Tasks and exercises:
1. From the article on managing international projects, reproduce the passage starting with "Lost in translation: the" and going on through "or vice versa.".
2. According to the article on managing international projects, how long has Adrian been managing large IT projects?

Source passage:
# # #

Have you ever experienced handling an international project? Well, if you think that your only problem you will ever encounter here will be the different time zones and occasional out-of-town travels, you’re wrong about that, buddy.
In this article, you will learn about the different factors you should know about how to manage international projects. This article will also help you understand how important these factors are to ensure a job well done.
Hi, I’m Adrian
I’m the founder and CEO of Tactical Project Manager, the only place on the web where you can find practical tips on managing projects. Tips that pay off!
I’ve been managing large IT projects for 10 years, and most of my projects were global projects. So I got to work with all sorts of countries and cultures. As an IT project manager, I also got to travel a lot. I did projects in fascinating places like India, Mexico and Turkey (read what I learned in my career).
As you can guess, I have been through all the good and bad of leading international projects.
And what you find here is all based on personal experience.
Are you ready? Let’s start.
- Working across timezones
- International traveling
- Legal issues
- Cross-border shipping
5 factors you must consider when you get to lead an international project
Managing a local and international project are generally the same. You need to plan for it and deal with a group of people involved in the said project.
The main difference is that in the latter, you deal with multicultural teams. It is be a global partnership, depending on your contacts’ locations or whether your partners are spread in multiple continents.
Lost in translation: the language issue
Every project requires constant communication. This includes having effective oral and verbal communication skills. But sometimes, you cannot have the best of both worlds. Some people are great in written communication (ex. E-mails, written reports) but are shy when talking in person, or vice versa.

# # #

Material provided:
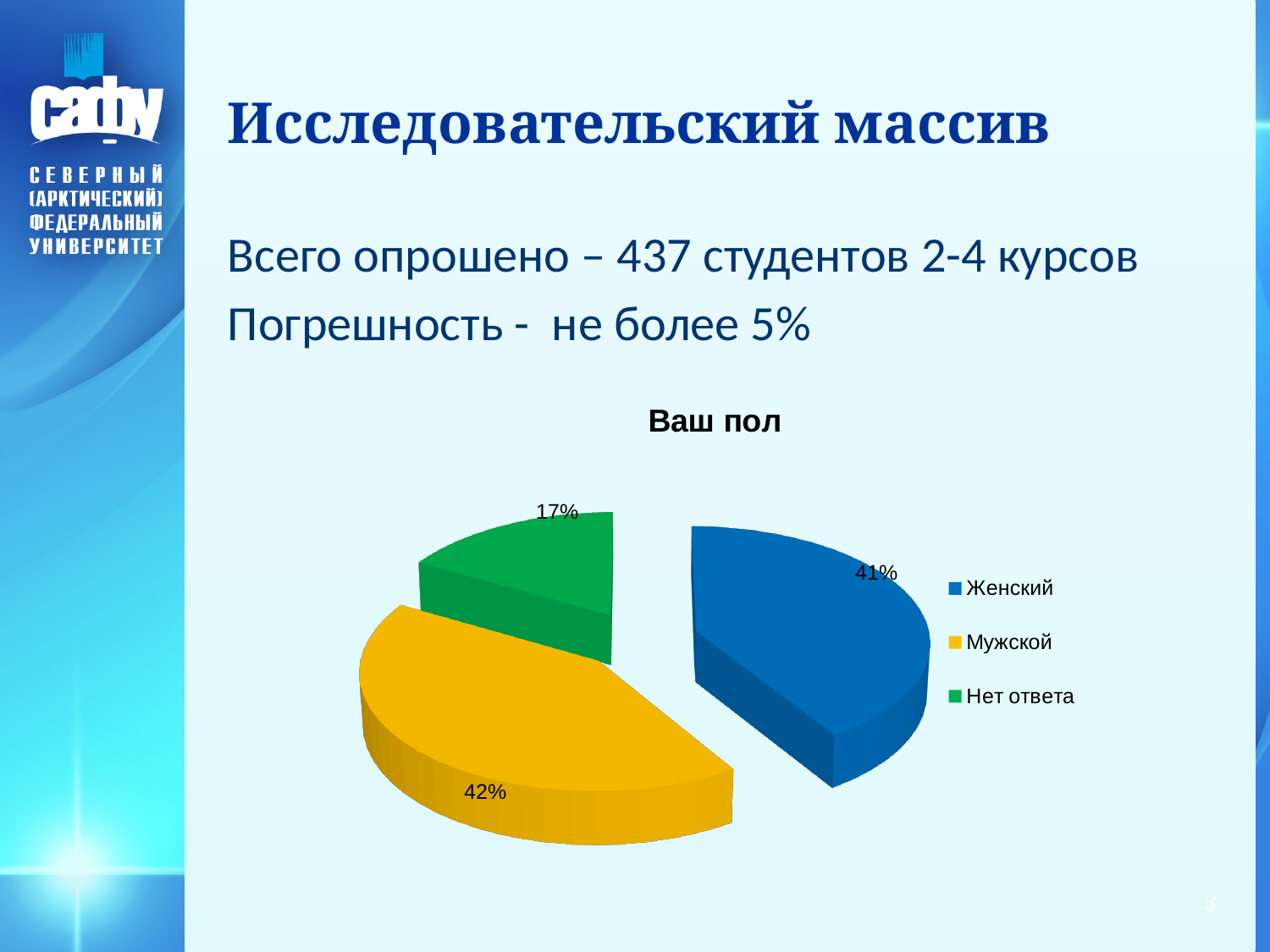
What is the combined share of the "Женский" and "Мужской" slices? 83% What is the difference in percentage points between the "Женский" and "Нет ответа" slices? 24 What percentage of the pie is labelled for "Мужской"? 42% Which category has the largest slice of the pie according to the printed labels? Мужской Which slice is larger: "Мужской" or "Нет ответа"? Мужской What percentage of the pie is labelled for "Нет ответа"? 17% What percentage of the pie is labelled for "Женский"? 41% Which category has the smallest slice of the pie? Нет ответа How many categories does the legend of the pie chart list? 3 What is the title of the chart on the slide? Ваш пол What kind of chart is shown under the title "Ваш пол"? pie chart What colour is the "Нет ответа" slice in the pie chart? green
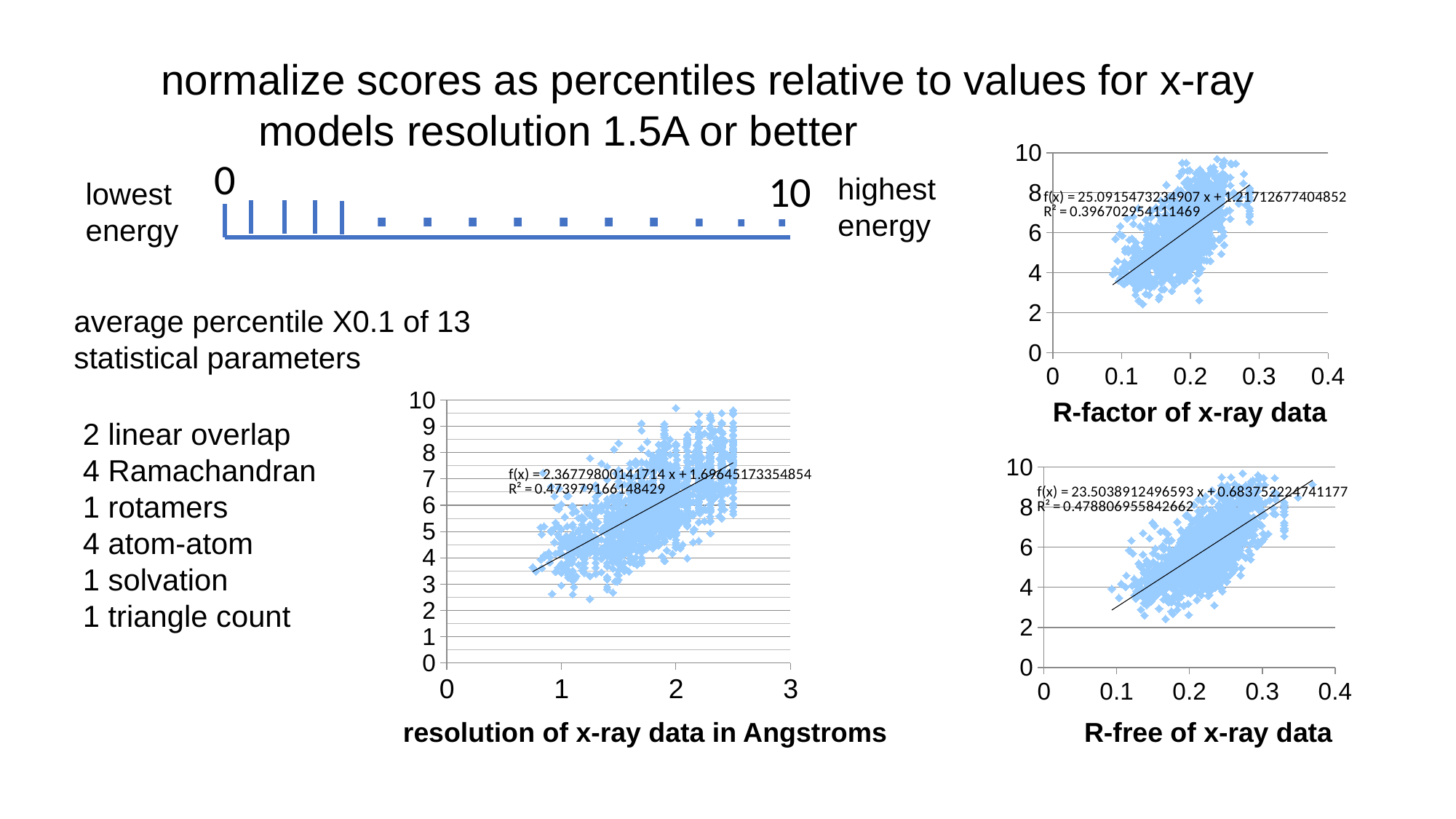
In the chart labelled 'R-free of x-ray data', what is the R² value printed for the trendline? 0.478806955842662 What kind of chart is the chart labelled 'resolution of x-ray data in Angstroms'? scatter chart In the chart labelled 'R-free of x-ray data', do the plotted values rise or fall as the x-axis value increases? rise How many scatter charts are shown on the slide? 3 In the chart labelled 'R-factor of x-ray data', what is the R² value printed for the trendline? 0.396702954111469 In the chart labelled 'resolution of x-ray data in Angstroms', what is the R² value printed for the trendline? 0.473979166148429 In the chart labelled 'R-free of x-ray data', what is the trendline equation printed on the chart? f(x) = 23.5038912496593 x + 0.683752224741177 Which chart has the higher printed R² value, 'R-factor of x-ray data' or 'R-free of x-ray data'? R-free of x-ray data In the chart labelled 'R-factor of x-ray data', do the plotted values rise or fall as the x-axis value increases? rise In the chart labelled 'R-factor of x-ray data', what is the maximum value shown on the y axis? 10 In the chart labelled 'resolution of x-ray data in Angstroms', what is the maximum value shown on the x axis? 3 In the chart labelled 'R-factor of x-ray data', what is the trendline equation printed on the chart? f(x) = 25.0915473234907 x + 1.21712677404852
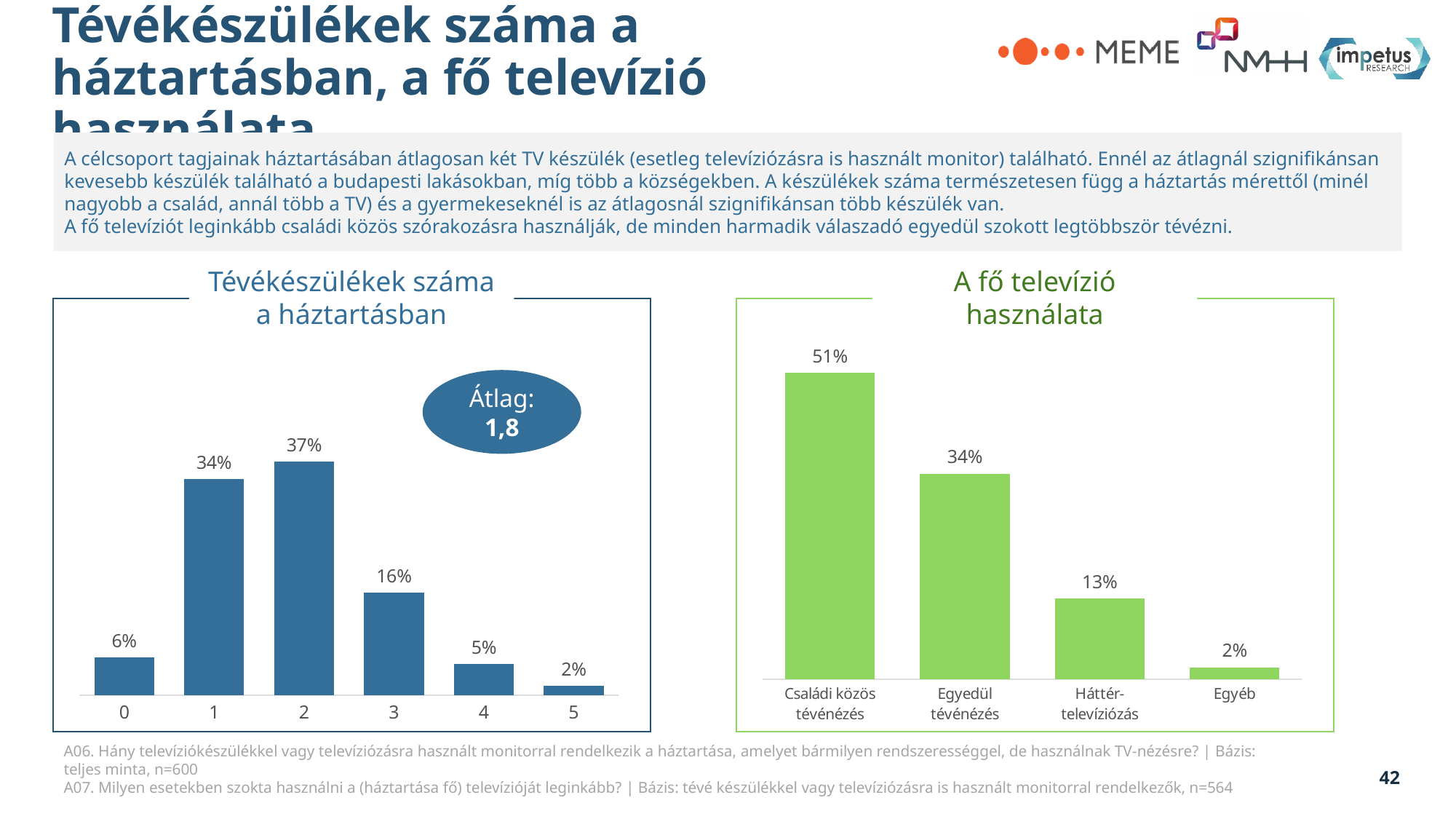
In the chart 'A fő televízió használata', what is the value for 'Háttér-televíziózás'? 13% In the chart 'Tévékészülékek száma a háztartásban', what is the difference between the shares for 1 and 3 TV sets? 18 percentage points In the chart 'Tévékészülékek száma a háztartásban', how many categories are shown on the x axis? 6 In the chart 'Tévékészülékek száma a háztartásban', which number of TV sets has the lowest share? 5 In the chart 'Tévékészülékek száma a háztartásban', what average (Átlag) value is shown? 1,8 In the chart 'A fő televízió használata', which category has the lowest value? Egyéb What type of chart is 'A fő televízió használata'? Bar chart In the chart 'A fő televízió használata', what is the difference between 'Családi közös tévénézés' and 'Egyedül tévénézés'? 17 percentage points In the chart 'Tévékészülékek száma a háztartásban', what percentage of households have 2 TV sets? 37% In the chart 'A fő televízió használata', what is the value for 'Családi közös tévénézés'? 51% In the chart 'Tévékészülékek száma a háztartásban', which number of TV sets has the highest share? 2 In the chart 'Tévékészülékek száma a háztartásban', what percentage of households have 0 TV sets? 6%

# # #

Answers for this exercise:
1.
Lost in translation: the language issue
Every project requires constant communication. This includes having effective oral and verbal communication skills. But sometimes, you cannot have the best of both worlds. Some people are great in written communication (ex. E-mails, written reports) but are shy when talking in person, or vice versa.

2. 10 years.